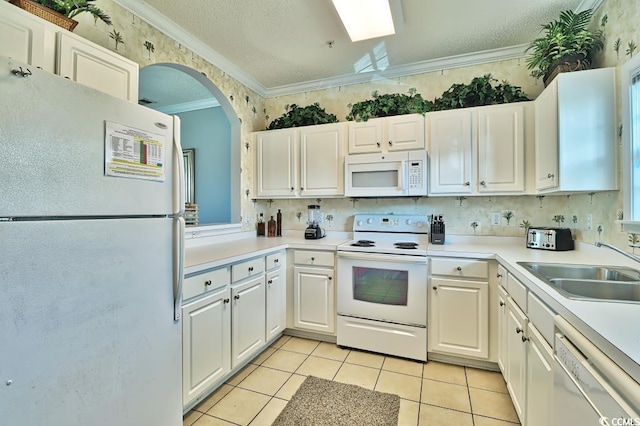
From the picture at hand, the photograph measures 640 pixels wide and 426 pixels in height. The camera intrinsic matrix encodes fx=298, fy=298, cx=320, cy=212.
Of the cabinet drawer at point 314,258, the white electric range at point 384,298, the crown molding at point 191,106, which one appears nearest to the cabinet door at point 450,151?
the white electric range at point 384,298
---
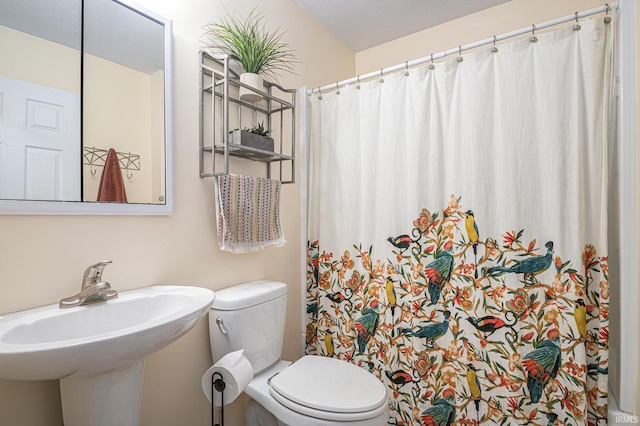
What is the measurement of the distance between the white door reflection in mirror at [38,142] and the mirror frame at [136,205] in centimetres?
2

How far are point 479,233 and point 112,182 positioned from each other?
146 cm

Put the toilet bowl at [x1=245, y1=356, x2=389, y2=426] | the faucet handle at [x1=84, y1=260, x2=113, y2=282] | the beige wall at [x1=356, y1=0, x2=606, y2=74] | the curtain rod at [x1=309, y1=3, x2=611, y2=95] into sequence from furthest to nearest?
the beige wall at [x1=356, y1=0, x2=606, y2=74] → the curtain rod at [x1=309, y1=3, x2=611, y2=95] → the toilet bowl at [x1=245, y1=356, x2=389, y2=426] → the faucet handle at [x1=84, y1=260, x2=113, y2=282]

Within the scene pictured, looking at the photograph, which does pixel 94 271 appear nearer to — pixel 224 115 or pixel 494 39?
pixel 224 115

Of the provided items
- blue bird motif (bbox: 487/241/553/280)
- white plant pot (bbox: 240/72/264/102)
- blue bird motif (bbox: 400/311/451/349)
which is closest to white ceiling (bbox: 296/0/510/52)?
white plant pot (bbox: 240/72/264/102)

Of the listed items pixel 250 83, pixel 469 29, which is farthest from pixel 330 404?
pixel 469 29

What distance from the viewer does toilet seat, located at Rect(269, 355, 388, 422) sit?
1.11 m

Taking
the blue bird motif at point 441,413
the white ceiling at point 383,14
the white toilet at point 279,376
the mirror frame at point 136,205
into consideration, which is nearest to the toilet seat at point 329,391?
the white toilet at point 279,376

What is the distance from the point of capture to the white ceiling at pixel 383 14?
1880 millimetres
--
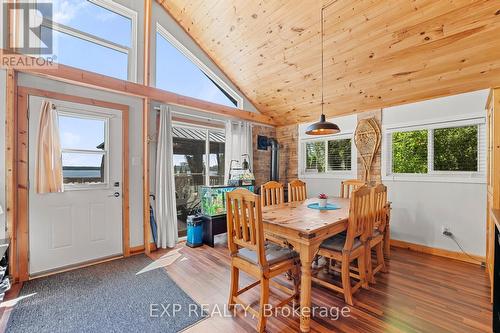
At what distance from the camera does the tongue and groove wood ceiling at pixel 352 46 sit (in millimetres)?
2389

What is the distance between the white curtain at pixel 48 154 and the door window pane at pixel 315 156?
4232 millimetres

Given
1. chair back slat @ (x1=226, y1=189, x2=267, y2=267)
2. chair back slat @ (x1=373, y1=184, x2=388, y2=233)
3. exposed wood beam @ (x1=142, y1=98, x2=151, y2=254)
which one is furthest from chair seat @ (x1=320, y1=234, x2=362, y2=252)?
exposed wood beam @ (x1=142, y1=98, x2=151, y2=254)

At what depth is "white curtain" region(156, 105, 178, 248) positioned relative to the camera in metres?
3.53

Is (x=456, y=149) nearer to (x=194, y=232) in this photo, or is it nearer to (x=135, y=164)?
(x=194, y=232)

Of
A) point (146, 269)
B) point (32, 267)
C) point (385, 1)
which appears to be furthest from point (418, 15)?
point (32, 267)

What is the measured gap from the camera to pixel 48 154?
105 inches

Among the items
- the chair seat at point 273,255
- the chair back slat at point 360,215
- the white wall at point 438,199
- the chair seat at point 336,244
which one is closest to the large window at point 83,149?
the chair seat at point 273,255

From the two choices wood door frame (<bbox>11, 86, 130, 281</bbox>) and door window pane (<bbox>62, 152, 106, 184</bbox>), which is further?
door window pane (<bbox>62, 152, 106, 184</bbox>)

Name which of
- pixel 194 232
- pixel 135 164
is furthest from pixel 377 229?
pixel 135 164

TASK DETAILS:
Extract each line of the records above that contains the word "ceiling", copying it unchanged.

THE RESPONSE:
which is closest to white ceiling (bbox: 296/0/510/52)?
the white ceiling at point 383,14
What is the distance from the point of capture to the white ceiling at pixel 383 14?
At what distance from the camera does the tongue and groove wood ceiling at pixel 352 46 sit (in millimetres)?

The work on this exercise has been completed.